前言
Hadoop IPC为Hadoop RPC最底层的通讯,涵盖了HDFS各个角色组件的通讯以及Yarn各种组件组件的通讯,Hadoop IPC通讯机制依然
采用了NIO非阻塞的方式实现的.尚未使用Netty作为其RPC调用的过程依赖.该源代码中涉及到了NIO中Selector,ByteBuffer,Channel,
以及阻塞队列,等待和唤醒机制等等.
NIO 知识点回顾
Reactor工作模型
Nio也操作NoBlock IO,即非阻塞的IO,NIO采用了reactor工作模型.
+ 当服务启动的时候Socket会注册到给定的selector上,然后返回SelectionKey,该key代表了channel和selector的映射关系.
+ 如果现在有一个网络连接并且他的OP_ACCEPT事件发生,调用selector.selectKeys(),会得到关于OP_ACCEPT事件的key,然后
分发这个事件,通过key的attachment方法得到附件的对象,这个对象就是一个线程对象,通过该对象可以得到socketChannel
+ 得到客户端的socketchannel 就可以读写客户端的socketchannel,先注册一个SelectionKey.OP_READ读事件。并且当前
的Handler对象附加到key对象上sk.attach(this).
+ 当READ事件发生后,则会通过dispatch(sk);分发,通过Handler的run方法进行具体的IO的读操作.
+ 读完了数据之后,注册OP_WRITE事件sk.interestOps(SelectionKey.OP_WRITE).然后当该事件发生后,则分发该事件,
调用Handler的run事件处理IO写操作
NIO重要的概念
- Selector
- Channel
- ByteBuffer
Selector运行单线程处理多个Channel,Channel作为管道可以是双向操作的既可以读也可以写入,ByteBuffer作为数据缓
冲区存放到通道中.
多线程等待唤醒机制
概念
多个线程处理同一个资源的时候,但是处理的任务不同,需要互相协作,典型的案例生产者消费者模型.
Hadoop IPC核心类概况
核心类
- RPC
- Client
- Server
RPC类其中最核心涵盖和JDK的反射&动态代理InvocationHandler
执行其他类的功能.

-- 任务说明 1 --
请从下面的列表中选出所有含有“foliage”这个词的行，并原样抄录。

-- 所给记录 --
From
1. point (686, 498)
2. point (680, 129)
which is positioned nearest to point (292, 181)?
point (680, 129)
* * *
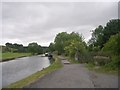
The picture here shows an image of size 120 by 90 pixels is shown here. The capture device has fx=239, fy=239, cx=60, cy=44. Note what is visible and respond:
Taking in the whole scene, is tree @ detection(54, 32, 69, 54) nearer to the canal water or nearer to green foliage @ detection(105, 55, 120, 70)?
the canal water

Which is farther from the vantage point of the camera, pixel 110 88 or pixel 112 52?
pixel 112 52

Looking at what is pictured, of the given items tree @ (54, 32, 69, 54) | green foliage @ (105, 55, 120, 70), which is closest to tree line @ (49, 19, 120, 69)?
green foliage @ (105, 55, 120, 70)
...
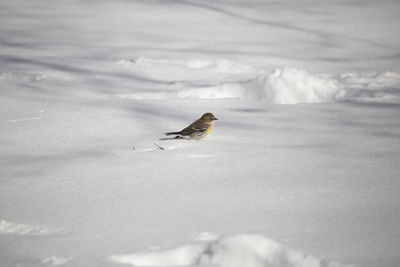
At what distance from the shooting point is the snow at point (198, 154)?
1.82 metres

-- 任务说明 2 --
请列出文档片段中“核心类”标题下列出的全部Hadoop IPC核心类。

-- 预期输出 1 --
Taking in the whole scene, is tree @ detection(54, 32, 69, 54) nearer to the canal water or nearer to green foliage @ detection(105, 55, 120, 70)?
Looking at what is pictured, of the given items tree @ (54, 32, 69, 54) | green foliage @ (105, 55, 120, 70), which is closest to tree line @ (49, 19, 120, 69)?
green foliage @ (105, 55, 120, 70)

-- 预期输出 2 --
RPC、Client、Server